Meet the new X5. It might not be bolder, but it’s bigger and BMW says it's also better than ever – in fact, it is confident that the new X5 will do just what its predecessor did seven years ago, setting new standards for handling and comfort in a 4x4.
Development of the X5 has centred around refining its on-road handling, with much engineering work going into getting the engine and gearbox as low and as far back in the car as possible. This means the car’s centre of gravity is as low as possible, improving cornering agility and handling.Sources who have driven the new car say it handles as well as, if not better than, the current model and rides very well despite the use of run-flat tyres (often criticised for corrupting ride quality). “The compromise between handling and ride quality is the same as in the current car,” said our source.
The X5 is also optionally available with BMW’s Adaptive Drive, which uses hydraulic anti-roll bars to improve handling, and Active Steering that varies the steering ratio according to speed.

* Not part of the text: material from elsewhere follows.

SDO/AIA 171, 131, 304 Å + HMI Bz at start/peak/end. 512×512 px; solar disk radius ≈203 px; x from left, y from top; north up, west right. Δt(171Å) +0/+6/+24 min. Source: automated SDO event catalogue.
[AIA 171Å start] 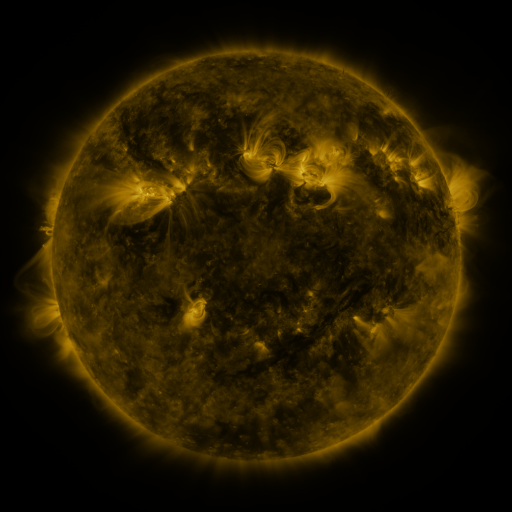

Engine choices include a 3.0-litre 227bhp six-cylinder diesel and 268bhp straight-six petrol, plus a 350bhp 4.8-litre V8. Expect a petrol-electric hybrid option in the next 12 months. There’s also a new six-speed automatic gearbox, which is claimed to cut shift speed by 50 per cent over the old model, operated via a new SMG-style shift lever.
Safe styling and seven seatsThe car’s styling is not a radical departure from that of the original X5, with little of the “flame surfacing” made notorious by BMW design chief Chris Bangle (who also styled the first X5).
While it isn’t bolder, the new X5 is significantly bigger than the old car — 190mm longer and 60mm wider — although sources suggest that in base trim the most popular model (the 3.0d) doesn’t weigh any more than the current car.
The extra length provides the space for an optional third row of seats, which fold flat into the floor. Although not really big enough for full-size adults, BMW reckons this won’t put buyers off — it says only 10-15 per cent will choose the seven-seat option. Boot space is 620 litres with five seats, and 200 litres with seven.
The interior uses current BMW styling cues, with some familiar forms from the X3: BMW says it wanted to address criticisms that the old car’s interior was too much like that of its saloon cars. The X5 arrives in UK showrooms next spring, when it’s predicted to cost up to five per cent more than the current car, which means prices will start at around £38,500.